On the bright side, that $2,000 maximum allowable earnings should go a lot further now:
Virginia junior football player Joseph Williams was at the school’s library late Sunday night when he noticed another student fast asleep at one of the tables. A friend mentioned to him that the student was participating in a hunger strike organized by the university’s chapter of the Living Wage Campaign, a group with which Williams previously had been involved.
Williams sent a text message to another friend of his who he figured also was participating in the hunger strike and told her he had eaten his last meal. He too was going to join the hunger strike, which is designed to leverage university decision-makers into improving the pay of the school’s service-sector employees.
As National Review Institute contributor, Scott Lincicome, commented to me: “The kid’s life is an inspiring story, but he’s clearly not an econ major.”

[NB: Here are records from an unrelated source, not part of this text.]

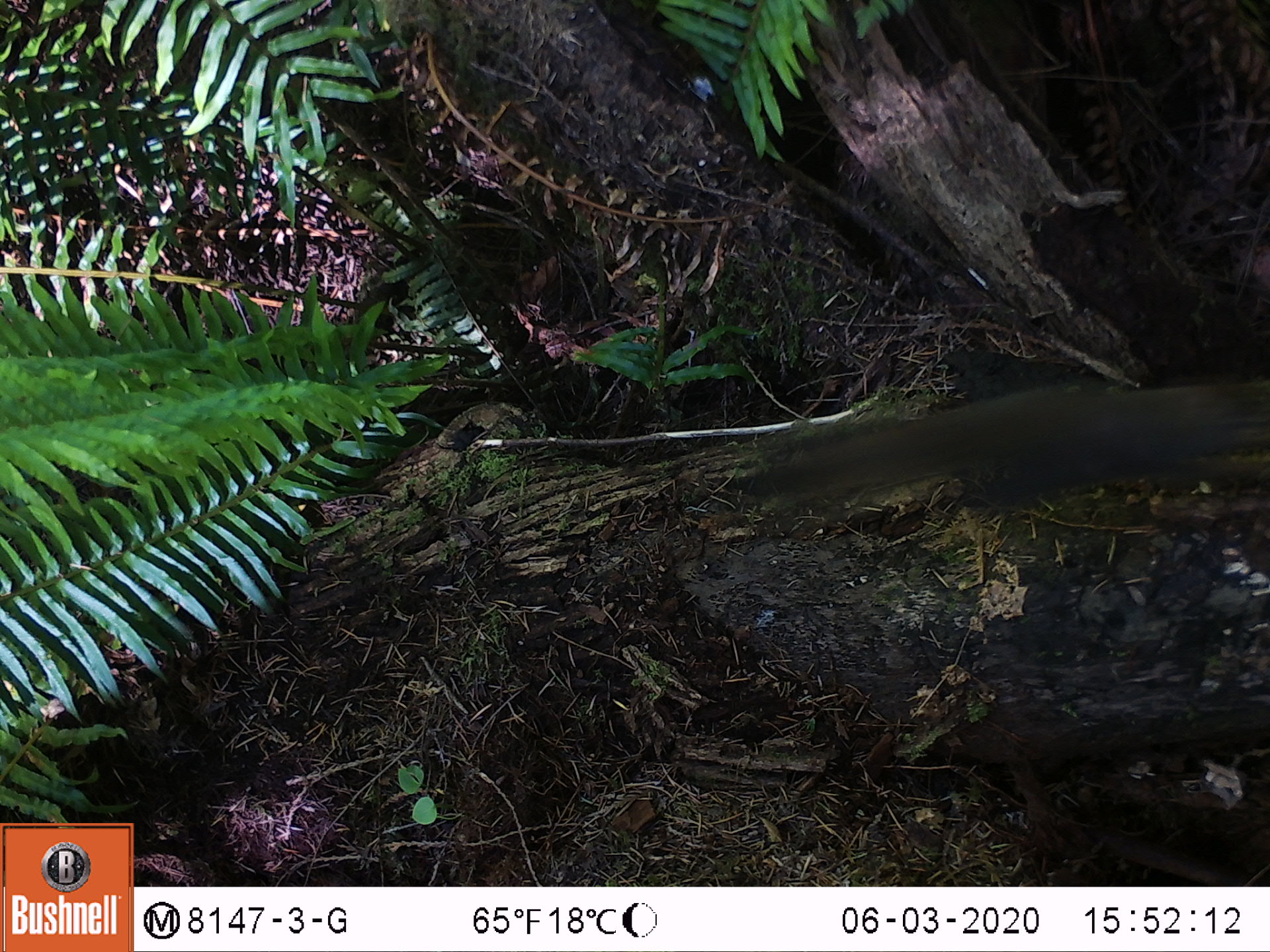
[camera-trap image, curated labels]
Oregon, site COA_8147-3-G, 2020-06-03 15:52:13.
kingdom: Animalia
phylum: Chordata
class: Mammalia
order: Rodentia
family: Sciuridae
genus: Tamiasciurus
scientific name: Tamiasciurus douglasii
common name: douglas squirrel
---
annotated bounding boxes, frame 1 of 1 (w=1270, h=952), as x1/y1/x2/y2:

Williams is not on a football scholarship; he said he receives full financial aid from the university because of his family’s economic situation. But he said he is concerned “to a certain extent” about how his participation in the hunger strike will affect his standing on the football team.
“But at the same time, that’s something I’m willing to sacrifice,” Williams said. “I’m very passionate about what I believe in, so obviously if I’m willing to give up food, there’s not a lot that’s going to be able to sway me as far as other people’s opinions of what I’m doing.”
As Williams described in a blog post he wrote Thursday for MichaelMoore.com, he and his family moved “over 30 times – including various stays in homeless shelters, the homes of family friends, and church basements” as he was growing up. He was raised by a single mother and has three siblings.
More Lincicome: “I wonder if Michael Moore paid him a living wage for that blogpost?”